The required output is the line that contains "Can you tell" plus every line after it in the listing below, copied exactly as it appears.
## Start
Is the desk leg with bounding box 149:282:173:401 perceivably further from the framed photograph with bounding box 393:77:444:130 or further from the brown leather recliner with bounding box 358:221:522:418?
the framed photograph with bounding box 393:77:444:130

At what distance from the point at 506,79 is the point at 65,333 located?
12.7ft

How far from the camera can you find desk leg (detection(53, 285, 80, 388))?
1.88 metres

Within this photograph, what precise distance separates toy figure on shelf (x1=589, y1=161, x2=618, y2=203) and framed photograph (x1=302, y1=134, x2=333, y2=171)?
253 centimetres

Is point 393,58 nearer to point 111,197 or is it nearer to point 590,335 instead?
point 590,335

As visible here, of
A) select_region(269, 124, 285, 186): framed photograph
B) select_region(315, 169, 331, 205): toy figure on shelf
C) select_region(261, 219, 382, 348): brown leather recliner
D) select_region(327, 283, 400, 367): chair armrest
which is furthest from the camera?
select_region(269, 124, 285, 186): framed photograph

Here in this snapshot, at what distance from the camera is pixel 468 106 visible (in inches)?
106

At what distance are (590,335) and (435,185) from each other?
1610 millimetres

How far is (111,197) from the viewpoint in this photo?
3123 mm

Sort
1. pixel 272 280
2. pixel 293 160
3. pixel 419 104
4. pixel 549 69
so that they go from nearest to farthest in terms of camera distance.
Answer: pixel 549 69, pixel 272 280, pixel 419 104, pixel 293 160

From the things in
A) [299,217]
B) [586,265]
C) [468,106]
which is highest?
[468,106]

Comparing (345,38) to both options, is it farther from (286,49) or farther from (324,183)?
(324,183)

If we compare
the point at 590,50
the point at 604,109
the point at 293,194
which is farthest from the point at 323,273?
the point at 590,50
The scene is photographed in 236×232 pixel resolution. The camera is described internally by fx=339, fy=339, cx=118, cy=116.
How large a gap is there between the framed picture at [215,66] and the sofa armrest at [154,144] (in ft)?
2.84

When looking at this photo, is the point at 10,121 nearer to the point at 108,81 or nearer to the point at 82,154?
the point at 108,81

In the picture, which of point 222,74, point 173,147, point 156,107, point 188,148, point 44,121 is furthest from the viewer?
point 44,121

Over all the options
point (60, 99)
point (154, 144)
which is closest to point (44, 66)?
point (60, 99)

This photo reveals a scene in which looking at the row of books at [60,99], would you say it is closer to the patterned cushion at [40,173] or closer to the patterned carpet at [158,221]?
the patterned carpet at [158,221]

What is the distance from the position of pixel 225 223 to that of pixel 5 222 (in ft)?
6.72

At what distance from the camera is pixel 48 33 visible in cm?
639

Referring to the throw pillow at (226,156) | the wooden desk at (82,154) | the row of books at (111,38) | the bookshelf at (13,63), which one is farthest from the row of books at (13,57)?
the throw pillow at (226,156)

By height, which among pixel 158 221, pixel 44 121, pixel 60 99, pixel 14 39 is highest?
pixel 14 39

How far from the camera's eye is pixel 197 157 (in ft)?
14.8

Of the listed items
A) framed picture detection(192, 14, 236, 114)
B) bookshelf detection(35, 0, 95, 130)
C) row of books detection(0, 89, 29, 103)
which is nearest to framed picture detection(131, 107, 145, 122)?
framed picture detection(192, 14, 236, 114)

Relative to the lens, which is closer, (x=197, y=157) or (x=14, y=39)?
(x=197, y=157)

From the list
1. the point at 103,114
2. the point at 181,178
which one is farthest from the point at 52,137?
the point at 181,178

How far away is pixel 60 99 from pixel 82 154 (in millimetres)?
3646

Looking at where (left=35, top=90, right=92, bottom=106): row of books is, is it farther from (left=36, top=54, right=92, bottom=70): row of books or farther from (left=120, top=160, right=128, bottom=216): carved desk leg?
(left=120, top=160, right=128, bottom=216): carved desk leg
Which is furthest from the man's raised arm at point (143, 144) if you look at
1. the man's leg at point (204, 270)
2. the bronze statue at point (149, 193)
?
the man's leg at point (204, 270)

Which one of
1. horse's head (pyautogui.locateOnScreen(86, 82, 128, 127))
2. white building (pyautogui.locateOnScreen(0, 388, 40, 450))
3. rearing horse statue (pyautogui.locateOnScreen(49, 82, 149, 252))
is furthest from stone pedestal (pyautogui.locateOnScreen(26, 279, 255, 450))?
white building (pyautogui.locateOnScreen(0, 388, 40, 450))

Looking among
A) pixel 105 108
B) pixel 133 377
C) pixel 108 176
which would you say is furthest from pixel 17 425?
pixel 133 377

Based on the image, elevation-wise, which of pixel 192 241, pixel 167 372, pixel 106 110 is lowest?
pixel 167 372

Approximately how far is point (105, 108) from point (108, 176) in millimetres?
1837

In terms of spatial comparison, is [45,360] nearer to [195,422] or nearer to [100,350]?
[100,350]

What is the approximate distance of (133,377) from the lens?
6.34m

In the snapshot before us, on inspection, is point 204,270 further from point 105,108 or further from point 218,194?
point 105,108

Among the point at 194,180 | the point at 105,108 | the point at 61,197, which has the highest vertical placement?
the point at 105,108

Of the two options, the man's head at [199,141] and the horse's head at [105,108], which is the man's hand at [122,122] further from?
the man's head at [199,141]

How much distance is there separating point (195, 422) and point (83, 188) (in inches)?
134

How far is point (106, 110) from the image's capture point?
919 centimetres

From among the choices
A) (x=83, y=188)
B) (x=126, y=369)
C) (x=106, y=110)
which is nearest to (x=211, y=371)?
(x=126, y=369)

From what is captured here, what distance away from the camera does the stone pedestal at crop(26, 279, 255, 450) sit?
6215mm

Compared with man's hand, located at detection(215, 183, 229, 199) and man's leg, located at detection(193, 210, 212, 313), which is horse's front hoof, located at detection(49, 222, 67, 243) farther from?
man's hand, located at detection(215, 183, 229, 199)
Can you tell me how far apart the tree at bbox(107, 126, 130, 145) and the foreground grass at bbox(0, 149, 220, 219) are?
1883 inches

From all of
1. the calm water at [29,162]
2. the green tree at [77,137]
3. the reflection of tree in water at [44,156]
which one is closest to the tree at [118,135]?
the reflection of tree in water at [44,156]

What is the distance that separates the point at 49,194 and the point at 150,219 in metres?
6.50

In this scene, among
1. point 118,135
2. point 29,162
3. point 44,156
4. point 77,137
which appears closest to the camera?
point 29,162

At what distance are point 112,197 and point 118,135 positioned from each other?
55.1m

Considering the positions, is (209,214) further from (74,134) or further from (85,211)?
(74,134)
## End
### Final result
Can you tell me how far apart the tree at bbox(107, 126, 130, 145) and the foreground grass at bbox(0, 149, 220, 219) are?
1883 inches

From all of
1. the calm water at [29,162]
2. the green tree at [77,137]
3. the reflection of tree in water at [44,156]
which one is closest to the tree at [118,135]?
the reflection of tree in water at [44,156]

What is the distance that separates the point at 49,194 and the point at 150,219 in metres?
6.50

In this scene, among
1. point 118,135
2. point 29,162
3. point 44,156
4. point 77,137
which appears closest to the camera?
point 29,162

At what distance are point 112,197 and point 118,135 positioned from each other?
55.1m

Considering the positions, is (209,214) further from (74,134) or further from (85,211)?
(74,134)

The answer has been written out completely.